Sunday, August 21, 2011

Voices

I've been hearing a lot of voices lately, but that was the plan. Part of my PhD project is about the quest (or lack thereof) for authenticity in voices in historical fiction, and now I can't read anything without seeing through that lens. It's a bit like when you're going to get a new car or a new dog, and suddenly the world is filled with that model or that breed. Except this will last for years. And is, thankfully, rather more interesting than ten year-old station wagons.

So here are some initial thoughts on a few voices I've heard recently.

Bethia Mayfield is the narrator of Geraldine Brooks' Caleb's Crossing. Brooks can enable her readers to hear a voice from the past with sublime felicity: her March is a tricky and unsympathetic narrator whose weakness and selfishness are difficult to bear but a joy to read. Bethia, on the other hand, is the opposite. the character is engaging, but her voice - I am very sorry to say - is uneven. I heard Brooks speak about the book recently, and she mentioned that she makes great use of the Oxford Historical Thesaurus. It shows*. The reader is happily meandering around the island with Bethia when we all trip over a word, and then another, which seem to be perfectly accurate in a historical sense but somehow out of time - out of tune - with all of Bethia's/Brooks' other words.

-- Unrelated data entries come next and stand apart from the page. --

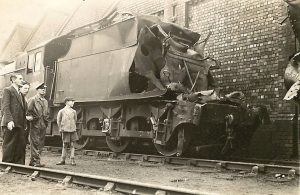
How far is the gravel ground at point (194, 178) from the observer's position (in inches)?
181

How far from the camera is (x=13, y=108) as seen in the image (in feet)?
20.2

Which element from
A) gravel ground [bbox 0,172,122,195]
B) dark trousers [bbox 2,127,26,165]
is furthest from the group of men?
gravel ground [bbox 0,172,122,195]

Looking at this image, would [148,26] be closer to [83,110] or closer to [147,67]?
[147,67]

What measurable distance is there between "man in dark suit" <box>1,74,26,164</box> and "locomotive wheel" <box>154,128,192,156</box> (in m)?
2.78

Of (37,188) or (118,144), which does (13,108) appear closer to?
(37,188)

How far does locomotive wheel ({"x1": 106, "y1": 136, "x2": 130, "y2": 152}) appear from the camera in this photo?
28.4ft

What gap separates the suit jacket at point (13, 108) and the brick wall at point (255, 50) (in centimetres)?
533

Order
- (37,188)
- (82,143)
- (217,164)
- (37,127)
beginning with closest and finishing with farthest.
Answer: (37,188)
(217,164)
(37,127)
(82,143)

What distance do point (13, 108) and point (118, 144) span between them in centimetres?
332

It's a very very tricky business, maintaining a voice that is palatable to the modern ear but somehow historically accurate - what Sarah Waters describes as "right enough - for us". Brooks almost always gets it right. Just not this time. Not quite.

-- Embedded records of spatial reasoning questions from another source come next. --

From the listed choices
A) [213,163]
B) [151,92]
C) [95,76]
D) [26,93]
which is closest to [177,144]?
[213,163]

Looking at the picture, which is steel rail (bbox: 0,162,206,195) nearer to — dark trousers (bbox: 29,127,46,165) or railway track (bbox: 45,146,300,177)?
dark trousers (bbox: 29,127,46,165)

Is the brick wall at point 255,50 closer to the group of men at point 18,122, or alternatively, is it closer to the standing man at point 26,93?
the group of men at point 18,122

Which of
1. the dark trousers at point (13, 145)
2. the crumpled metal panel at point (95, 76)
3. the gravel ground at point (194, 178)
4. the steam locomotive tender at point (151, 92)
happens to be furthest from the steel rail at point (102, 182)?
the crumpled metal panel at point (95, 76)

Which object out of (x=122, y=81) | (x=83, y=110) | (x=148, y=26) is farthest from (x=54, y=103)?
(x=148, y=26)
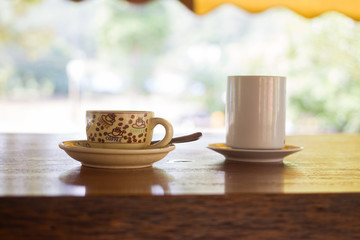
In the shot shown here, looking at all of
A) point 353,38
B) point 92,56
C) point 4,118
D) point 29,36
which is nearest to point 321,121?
point 353,38

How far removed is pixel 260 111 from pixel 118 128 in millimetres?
288

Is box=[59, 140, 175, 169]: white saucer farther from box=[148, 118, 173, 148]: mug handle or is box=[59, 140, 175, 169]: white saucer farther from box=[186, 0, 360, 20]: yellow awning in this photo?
box=[186, 0, 360, 20]: yellow awning

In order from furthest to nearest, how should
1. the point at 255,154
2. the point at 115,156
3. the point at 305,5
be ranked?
the point at 305,5 → the point at 255,154 → the point at 115,156

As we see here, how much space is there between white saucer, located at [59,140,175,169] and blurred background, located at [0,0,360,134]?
687cm

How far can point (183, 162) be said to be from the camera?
78 centimetres

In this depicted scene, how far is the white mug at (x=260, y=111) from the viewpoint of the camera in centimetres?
83

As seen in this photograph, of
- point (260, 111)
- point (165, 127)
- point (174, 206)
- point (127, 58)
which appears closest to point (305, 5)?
point (260, 111)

In Room, Emma Donoghue's narrator is five year-old Jack, who lives in a small room with his Ma and that's the only world he knows. Hard to imagine a more difficult task for a writer - a credible five year-old voice, but also one whose world is so confined he simply doesn't realise, at the start of the book, that the things he sees on the television are real - and yet convey the entire action of a book, including some genuinely thrilling action - in that voice and world view.

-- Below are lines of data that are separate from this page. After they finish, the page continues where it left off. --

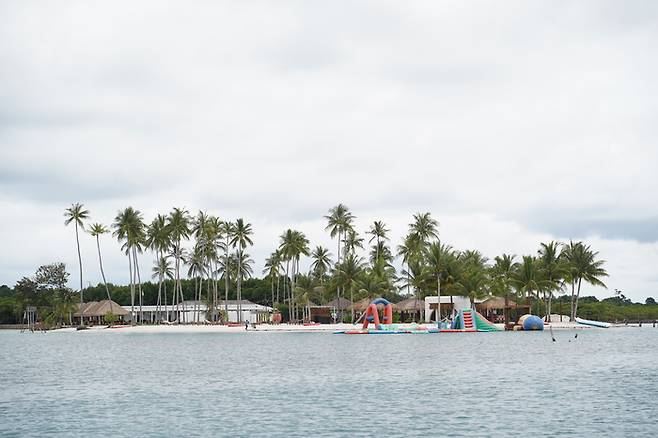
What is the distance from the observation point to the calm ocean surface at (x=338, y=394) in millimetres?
29328

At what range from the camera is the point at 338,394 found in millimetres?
38594

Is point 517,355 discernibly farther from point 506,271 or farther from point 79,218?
point 79,218

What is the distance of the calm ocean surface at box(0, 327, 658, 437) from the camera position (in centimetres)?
2933

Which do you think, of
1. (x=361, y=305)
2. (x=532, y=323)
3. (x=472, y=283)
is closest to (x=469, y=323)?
(x=532, y=323)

But Donoghue manages it, beautifully. There may be the odd word that seems out of place, one or two concepts that Jack couldn't possibly know but it doesn't matter; it doesn't throw you out of the story. Anyway, as Jack says, "I know all the words".

Finally, a TV series: Downton Abbey.

I love it. I do. But please: there is no way on earth that upstairs and downstairs ever collided and colluded so often and so intimately. After the Great War - perhaps. As people's lives were shattered by grief and missing, and as the men and women at the many Fronts discovered they could be friends or enemies across class and that death really didn't distinguish; then the social - if not economic - barriers in British society began to crumble. Or in a crisis, such as a corpse in your bedroom, yes, one might feel a trusted maid is the only place to turn.


Sybil: can't touch this


But it really does reek of narrative reshaping history for upstairs characters to confide in the servants, for maids to offer unsolicited personal advice, for there to be such informality and idle chatter in the house of an earl. An earl! Not a minor baronetcy, but one of the great titles in the kingdom. Perhaps I wouldn't mind the inaccuracy it it managed to be consistent, but it isn't. Some of the voices and relationships are consistent and some aren't. I don't mind the lovely daredevil Sybil being too egalitarian, but other characters on both sides waver in and out.


Yes, I am one of those people who shouts at the television or scoffs in the cinema at blatant rewriting of history. Don't get me started on Shekhar Kapur's versions of Elizabeth I, for example.


As if!

And if I huff "As if!" several times in one viewing, we are in trouble.

I'm afraid there have been many "As ifs" during the otherwise winning Downton Abbey, though it won't stop me watching it.


* [Later: that sounds more brutal than I meant it to. It's a terrific story.]